O Desconcerto do Mundo
Não tenho qualquer dúvida de que as leis são hoje criadas, interpretadas e aplicadas com o único objectivo de beneficiar uns (a clientela amiga) e prejudicar outros (os que não gostam de vir comer à mão). É como se vivêssemos numa cidade onde toda a gente é obrigada a circular de automóvel, mas onde é proibido estacionar em todo o lado.
Quer nos meus tempos de estudante, quer nos meus tempos de professor, nunca dei qualquer relevância a uma esparsa de Luís de Camões que, para além de achar engraçada, considerava que não tinha correspondência na realidade da época.
Acontece que, anos mais tarde, ao lê-la por mero acaso, já como advogado, constatei, com surpresa, que reproduzia fielmente a nossa realidade. Como o poema é o mesmo, só pode ter sucedido uma coisa: a sociedade portuguesa mudou muito e, neste aspecto, não foi para melhor.

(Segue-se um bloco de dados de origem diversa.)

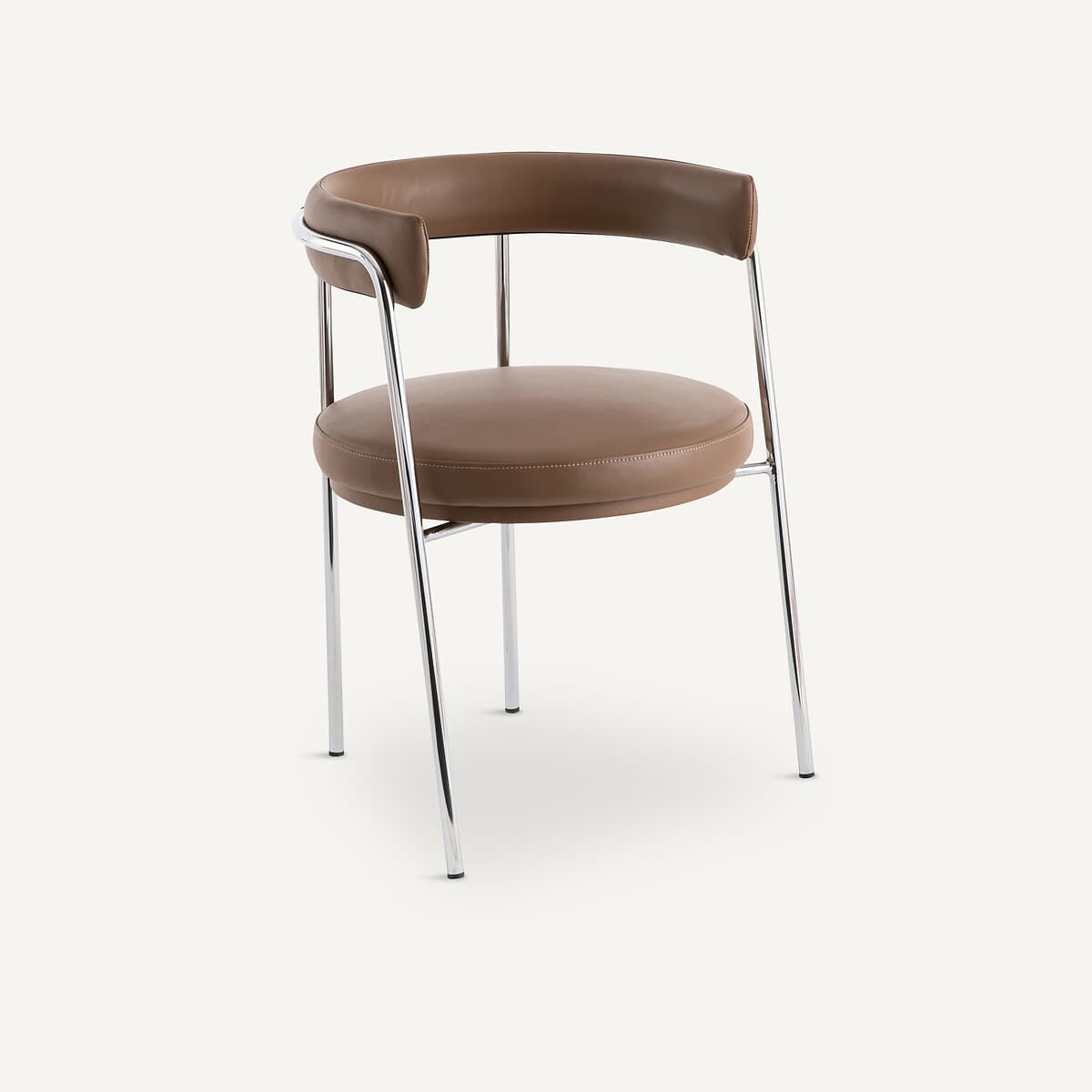 Silla de comedor tapizada en marrón con estructura de metal cromado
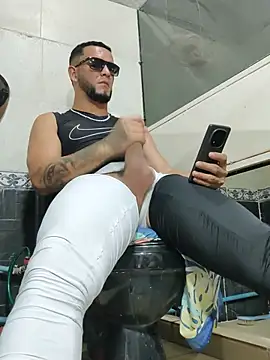 Chat XXX ao vivo de PIGHIGHDIRTY_p0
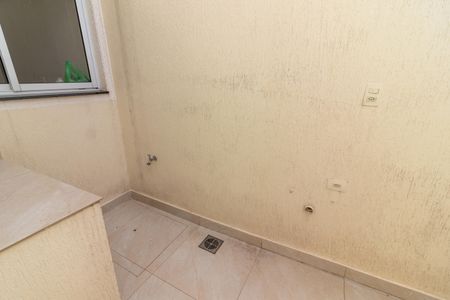 Casa à venda com 100m², 2 quartos e 2 vagasQuintal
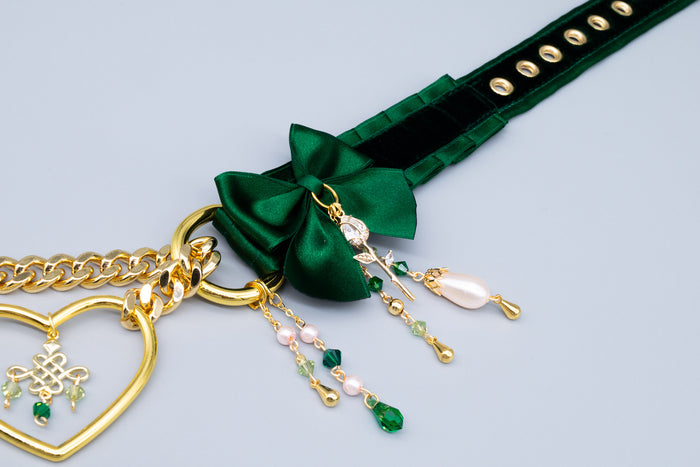 "Royal Garden" - Hunter Green Luxury Martingale Collar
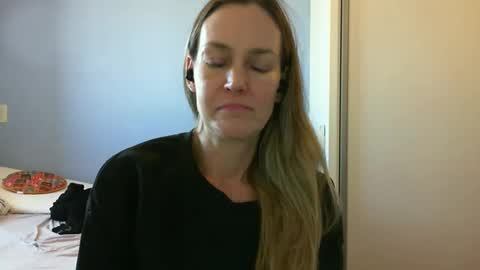 Snapshot of crazyanny chatting on September 29, 12:21 pm Anny online show from September 29, 12:21 pm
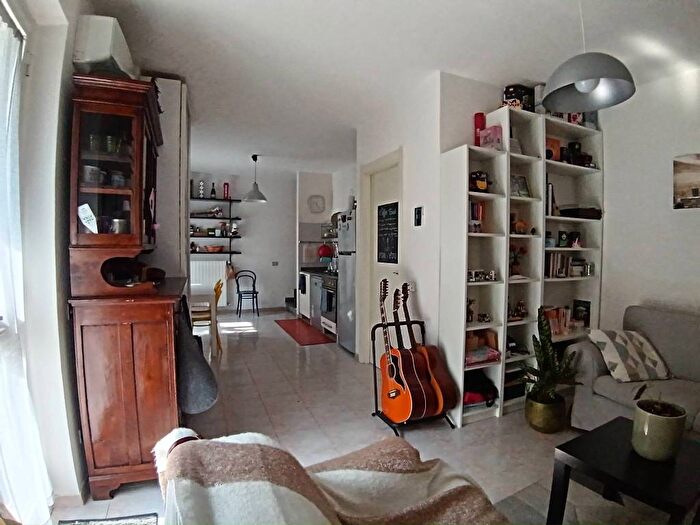 Casa trilocale in affitto in Via Ca Bella, Borgo Basso, Pavia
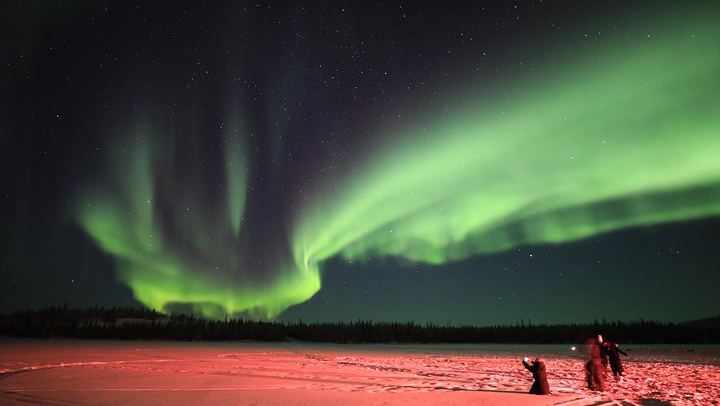 Yellowknife Aurora by Bus: Lake Hopping with Hotel Pickup (2/10)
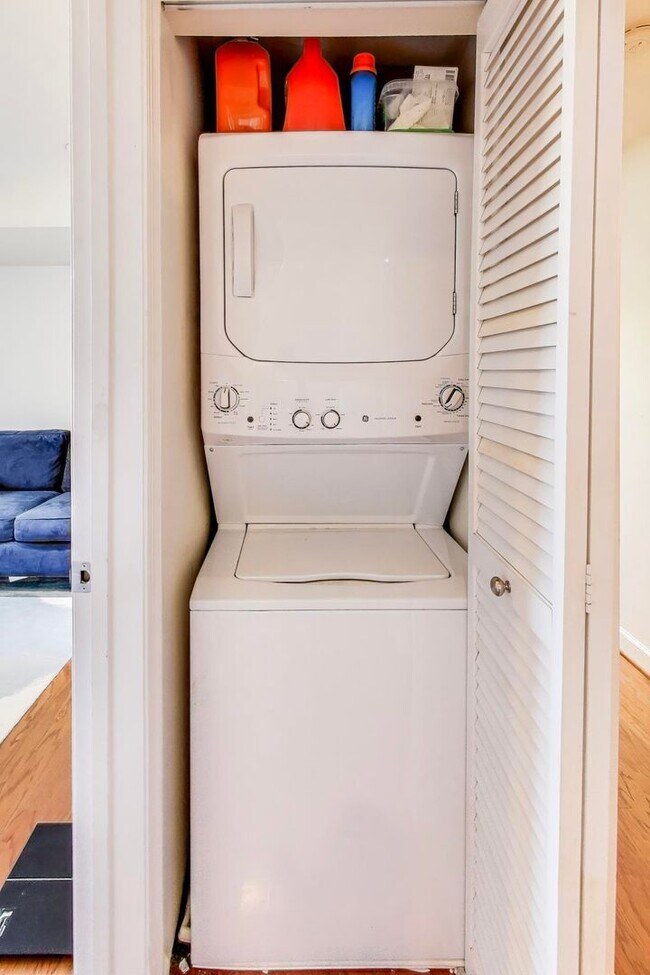 Building Photo - Light-filled 2bd/2ba right on S Four Mile Run $2850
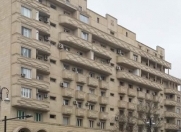 Satılır 4 otaqlı 110 m2 köhnə tikili Elmlər Akademiyası m.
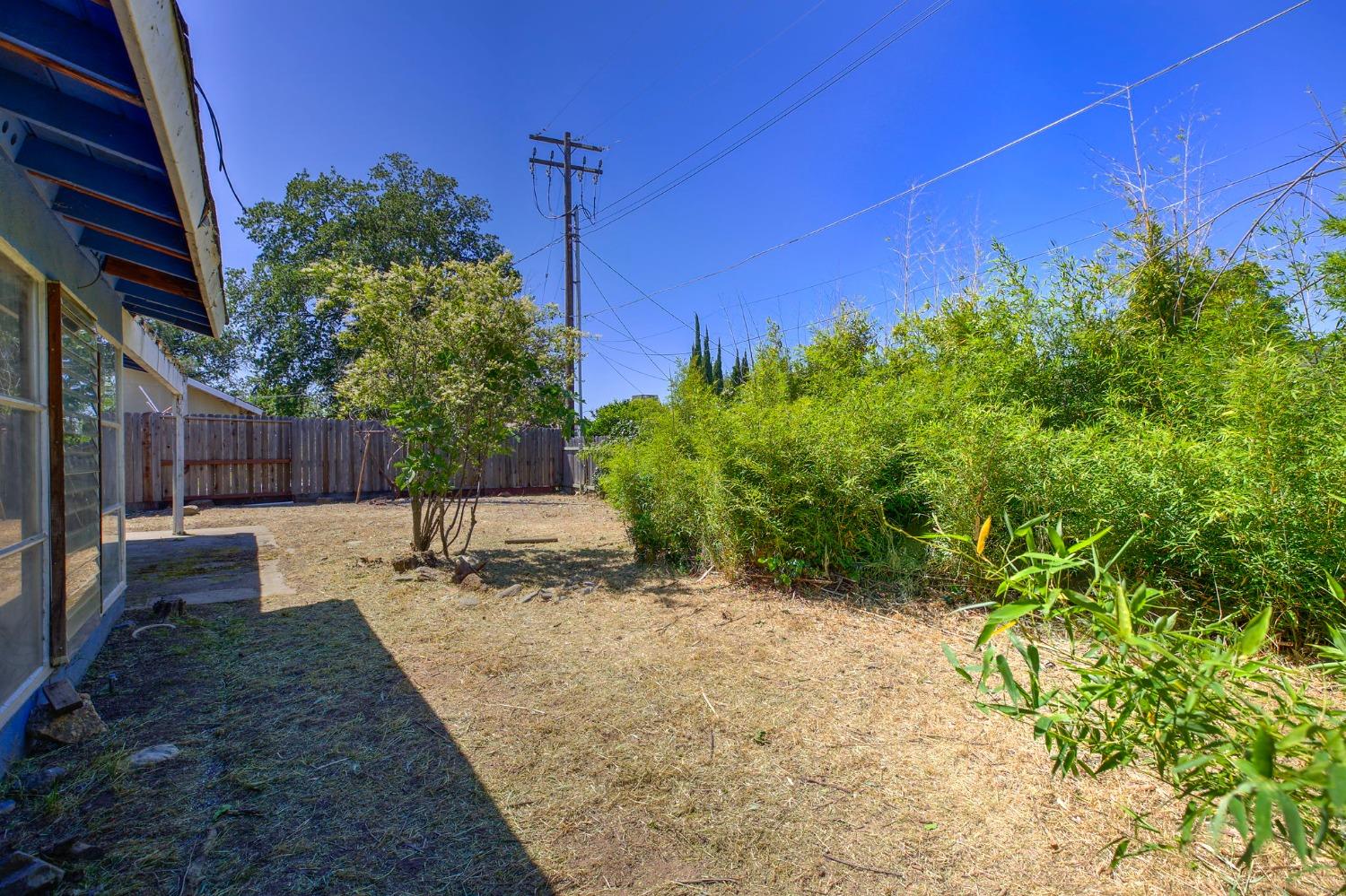 8241 Tanoak Way
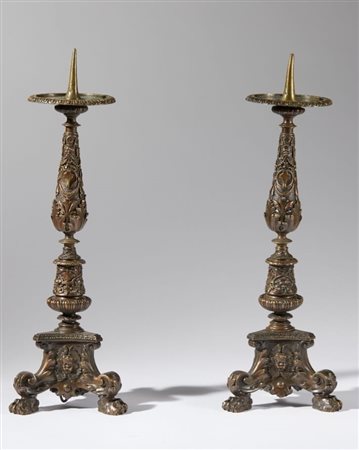 Coppia di candelabri istoriati (da modelli rinascimentali)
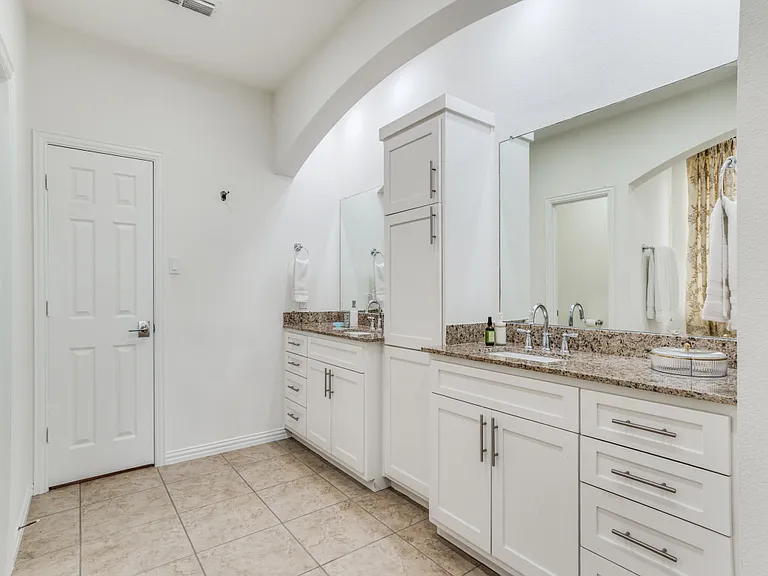 7110 Waterbury Dr — Photo 2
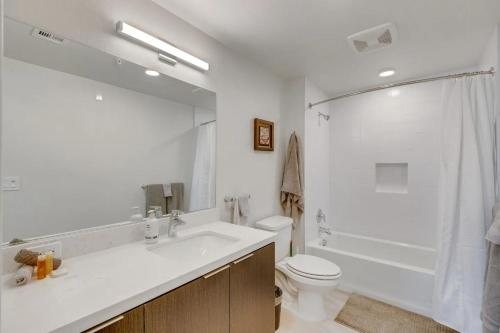 The Lexmar Dodger Stadium Hollywood Los Angeles California — Bathroom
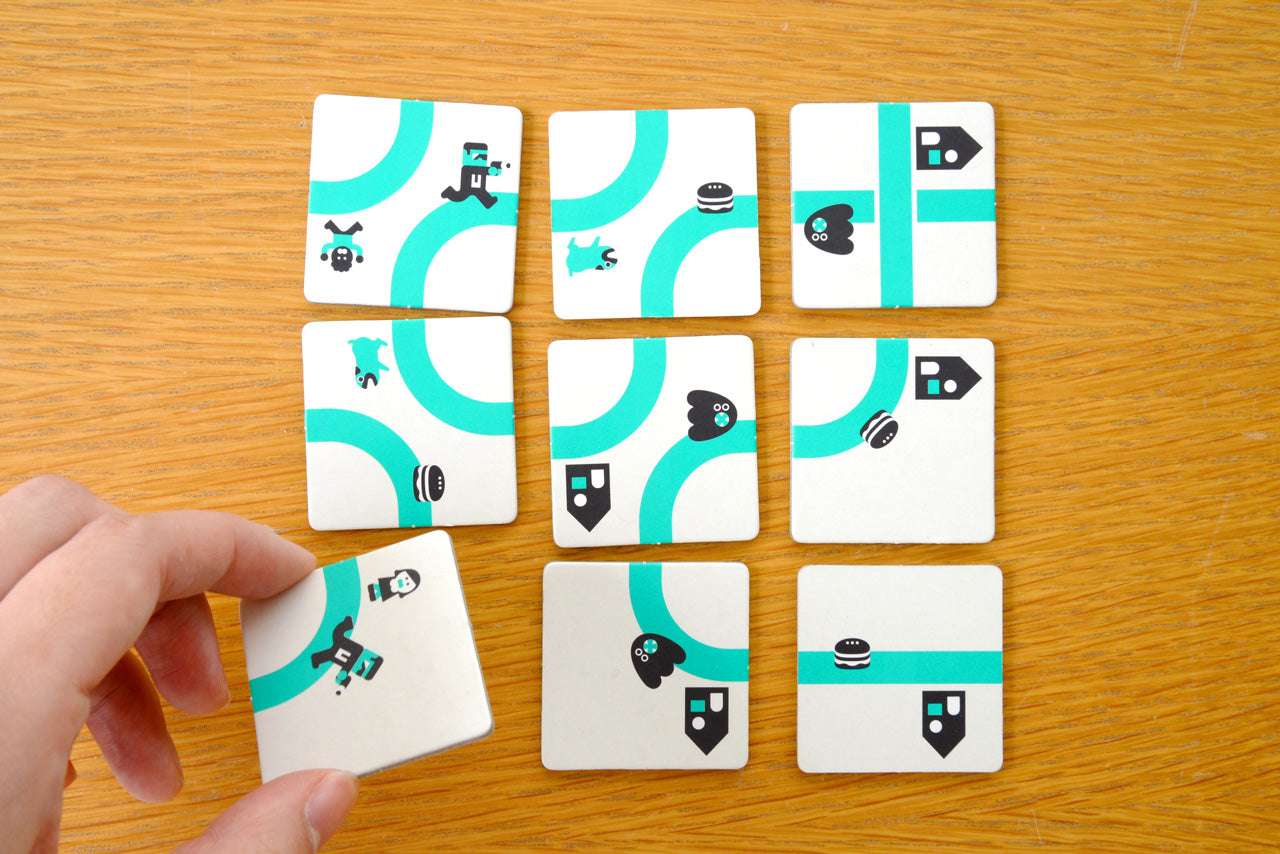 Nine Tiles Panic - A Hamburgling Alien Invasion Game - Oink Games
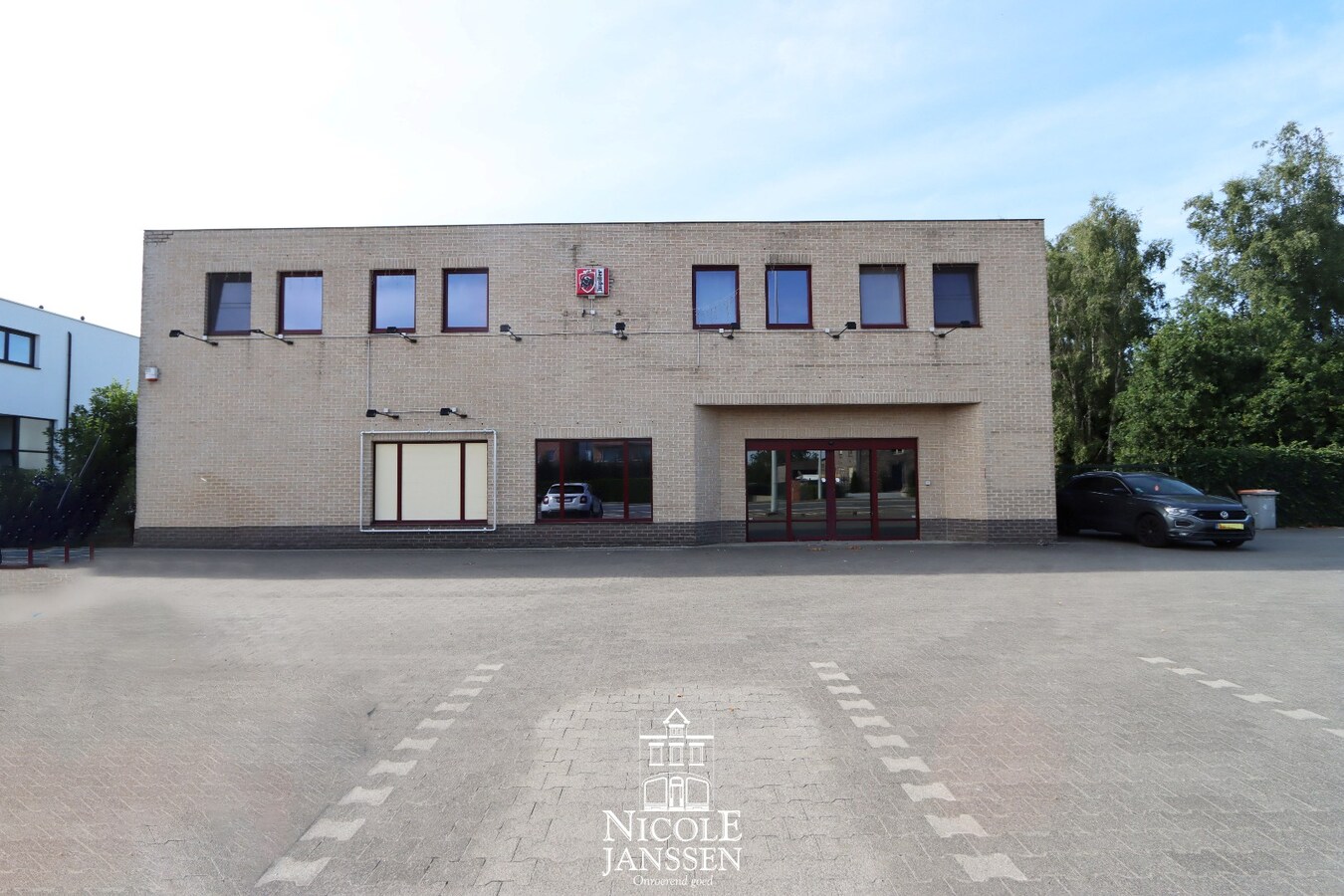 Te koop winkelruimte - Rotem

O poema denomina-se “Desconcerto do Mundo” e reza assim:
«Os bons vi sempre passar/ no Mundo grandes tormentos;/ e pera mais me espantar,/ os maus vi sempre nadar/ em mar de contentamentos./ Cuidando alcançar assim/ o bem tão mal ordenado,/ fui mau, mas fui castigado:/ assim que, só pera mim,/ anda o Mundo concertado.»
Não tenho qualquer dúvida de que as leis são hoje criadas, interpretadas e aplicadas com o único objectivo de beneficiar uns (a clientela amiga) e prejudicar outros (os que não gostam de vir comer à mão). É como se vivêssemos numa cidade onde toda a gente é obrigada a circular de automóvel, mas onde é proibido estacionar em todo o lado. No entanto, enquanto uns estacionam onde querem e lhes apetece, sem que nada lhes suceda, outros são sistematicamente multados. E se o infractor alegar, em sua defesa, que fez apenas o que viu fazer, o meritíssimo juiz ou a autoridade pública encarregar-se-á de lhe lembrar que não aproveita ao infractor o facto de outros também terem infringido a lei.
Concluindo: em Portugal, o mundo só anda concertado para alguns.